Parlementaire stukken. - Wetsvoorstel van de heer Monfils.

Gewone zitting 2000/2001.

Amendementen. Verslag. Tekst aangenomen door de commissie. Tekst aangenomen in plenaire vergadering en overgezonden aan de Kamer van volksvertegenwoordigers.

Handelingen van de Senaat : 1 februari 2001.

Kamer van volksvertegenwoordigers.

Parlementaire stukken. - Ontwerp overgezonden door de Senaat.

Amendementen. Verslag. Tekst aangenomen door de commissie.

Amendementen voorgesteld na indiening van het verslag.

Amendementen. Aanvullend verslag. Tekst aangenomen door de commissie.
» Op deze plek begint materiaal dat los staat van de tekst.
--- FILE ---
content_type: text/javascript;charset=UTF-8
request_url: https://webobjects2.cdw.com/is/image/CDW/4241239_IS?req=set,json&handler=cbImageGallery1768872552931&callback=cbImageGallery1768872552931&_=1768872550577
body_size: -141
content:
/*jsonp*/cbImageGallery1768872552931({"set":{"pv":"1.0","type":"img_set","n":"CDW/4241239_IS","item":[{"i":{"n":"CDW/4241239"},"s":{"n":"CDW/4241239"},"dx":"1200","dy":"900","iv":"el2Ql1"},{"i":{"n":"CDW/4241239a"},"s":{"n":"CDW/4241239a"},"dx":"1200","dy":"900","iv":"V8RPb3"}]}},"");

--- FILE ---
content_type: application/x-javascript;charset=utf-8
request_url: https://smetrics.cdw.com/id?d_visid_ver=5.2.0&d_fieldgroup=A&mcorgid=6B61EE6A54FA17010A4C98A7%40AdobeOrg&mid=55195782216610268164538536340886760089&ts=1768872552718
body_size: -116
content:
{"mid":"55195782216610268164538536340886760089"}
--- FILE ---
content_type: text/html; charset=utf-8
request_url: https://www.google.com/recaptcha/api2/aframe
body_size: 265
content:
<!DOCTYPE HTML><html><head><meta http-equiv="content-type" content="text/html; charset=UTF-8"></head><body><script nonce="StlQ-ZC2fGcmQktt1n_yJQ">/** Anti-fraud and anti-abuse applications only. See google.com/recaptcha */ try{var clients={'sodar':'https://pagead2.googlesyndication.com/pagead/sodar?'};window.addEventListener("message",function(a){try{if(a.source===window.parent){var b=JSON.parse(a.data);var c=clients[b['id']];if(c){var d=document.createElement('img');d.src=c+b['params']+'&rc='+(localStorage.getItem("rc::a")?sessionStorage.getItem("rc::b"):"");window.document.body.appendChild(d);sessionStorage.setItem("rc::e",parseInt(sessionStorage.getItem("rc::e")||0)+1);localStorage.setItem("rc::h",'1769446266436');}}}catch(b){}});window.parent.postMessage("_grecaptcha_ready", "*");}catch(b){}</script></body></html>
Amendementen voorgesteld na indiening van het verslag. Tekst aangenomen in plenaire vergadering en teruggezonden naar de Senaat.

Handelingen van de Kamer van volksvertegenwoordigers : 7 maart en 16 mei 2002.

Senaat.

Parlementaire stukken. - Ontwerp geamendeerd door de Kamer.

Amendementen. Amendementen ingediend na de goedkeuring van het verslag. Beslissing om in te stemmen met het door de Kamer geamendeerde ontwerp.